- **THE TASKS**
1. Update the Social Security simulator brief from "- Relative to" through "securing Social Security.", inclusive, and write it out again with "barely" changed to "only slightly".
2. According to the Social Security simulator brief, how many policy combinations can users examine with the simulator?

- **SELECTED EXCERPT**

Key Points
- The Penn Wharton Budget Model’s Social Security Policy Simulator allows users to see the results of six policy options and combinations of those options, for a total of 4,096 policy combinations. Most policies can be simulated on a standard static basis or on a dynamic basis that includes macroeconomic feedback effects.
- Relative to estimates by the Social Security Administration, the Penn Wharton Budget Model shows a faster and larger deterioration of the program’s finances. Our results are a bit closer to the Congressional Budget Office’s projections.
- Many standard policy options for achieving solvency barely move the date that the Social Security Trust Fund runs out of money, but they might contribute significantly to the long-run shortfall. Either combinations of several policy changes or larger changes are required for securing Social Security.
The Penn Wharton Budget Model’s Social Security Policy Simulator
MATERIAL IN THIS BRIEF IS NOW OUTDATED. AN UPDATED SIMULATOR IS AVAILABLE HERE.

Collected data entries
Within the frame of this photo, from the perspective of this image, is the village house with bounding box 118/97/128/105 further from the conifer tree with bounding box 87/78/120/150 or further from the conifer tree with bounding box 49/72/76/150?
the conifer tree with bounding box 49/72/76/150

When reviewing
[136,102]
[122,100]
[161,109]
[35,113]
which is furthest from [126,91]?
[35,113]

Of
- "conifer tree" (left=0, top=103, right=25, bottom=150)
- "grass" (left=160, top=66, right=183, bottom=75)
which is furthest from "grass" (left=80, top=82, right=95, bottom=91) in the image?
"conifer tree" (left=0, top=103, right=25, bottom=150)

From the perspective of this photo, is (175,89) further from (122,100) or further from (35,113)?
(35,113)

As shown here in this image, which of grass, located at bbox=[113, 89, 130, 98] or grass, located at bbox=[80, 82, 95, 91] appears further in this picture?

- **EXERCISE ANSWERS**
1.
- Relative to estimates by the Social Security Administration, the Penn Wharton Budget Model shows a faster and larger deterioration of the program’s finances. Our results are a bit closer to the Congressional Budget Office’s projections.
- Many standard policy options for achieving solvency only slightly move the date that the Social Security Trust Fund runs out of money, but they might contribute significantly to the long-run shortfall. Either combinations of several policy changes or larger changes are required for securing Social Security.

2. 4,096 policy combinations.